Re: [cfe-commits] [PATCH] libclang API for comment-to-xml conversion

Douglas Gregor Mon, 06 Aug 2012 08:17:04 -0700

On Aug 3, 2012, at 1:34 PM, Dmitri Gribenko <[email protected]> wrote:


> Hello,
> 
> The attached patch implements a libclang API for comment-to-xml
> conversion.  The implementation also includes a Relax NG schema and
> tests for the schema itself.  The schema is used in c-index-test to
> verify that XML documents we produce are valid.  In order to do the
> validation, we add an optional libxml2 dependency for c-index-test.

Very cool. Comments below.

> I am not sure that test/Index/Inputs/CommentXML is the best place to
> put the XML schema.  Any suggestions?

bindings/xml, perhaps?

> Current implementation of declaration name printer is not perfect --
> it prints 'operator _Bool' for C++ 'operator bool()', for example.
> But this can be fixed in a followup together with a complete
> declaration printer.


Index: test/Index/comment-xml-schema.c
===================================================================
--- test/Index/comment-xml-schema.c     (revision 0)
+++ test/Index/comment-xml-schema.c     (revision 0)
@@ -0,0 +1,35 @@
+// RUN: xmllint --noout --relaxng %S/Inputs/CommentXML/comment-xml-schema.rng 
%S/Inputs/CommentXML/valid-function-01.xml

This is going to fail if 'xmllint' is unavailable or simply not in the path. I 
think you'll need to extend lit with some knowledge of whether 'xmllint' is 
available (and perhaps its path?), so that we only run this set of tests when 
xmllint is available (via "REQUIRES: xmllint").

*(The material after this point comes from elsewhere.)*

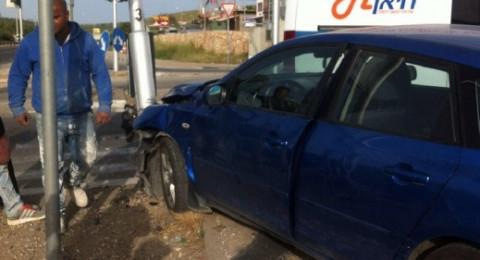 إصابة شابة بحادث طرق قرب مدخل نحف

I think the comment XML format looks great; it's a good balance between 
simplicity for the client and capability for rendering documentation comments. 
Some nitpicks follow:

+  <start>
+    <choice>
+      <ref name="Function" />
+      <ref name="Class" />
+      <ref name="Variable" />
+      <ref name="Namespace" />
+      <ref name="Typedef" />
+    </choice>
+  </start>

I understand that the set of choices is intentionally limited, to simplify the 
output, but it looks like we're missing some necessary categories: enumeration 
types, (Objective-C) protocols, (Objective-C) categories and (Objective-C) 
properties, at a minimum. Should there still be an "other" category here?

I assume that parameters (both template and function) will always be documented 
as part of their class/function/etc? Similarly, enumerators will be documented 
as part of their enumeration type? What should happen if one asks for the XML 
representation of, e.g., a parameter's comment?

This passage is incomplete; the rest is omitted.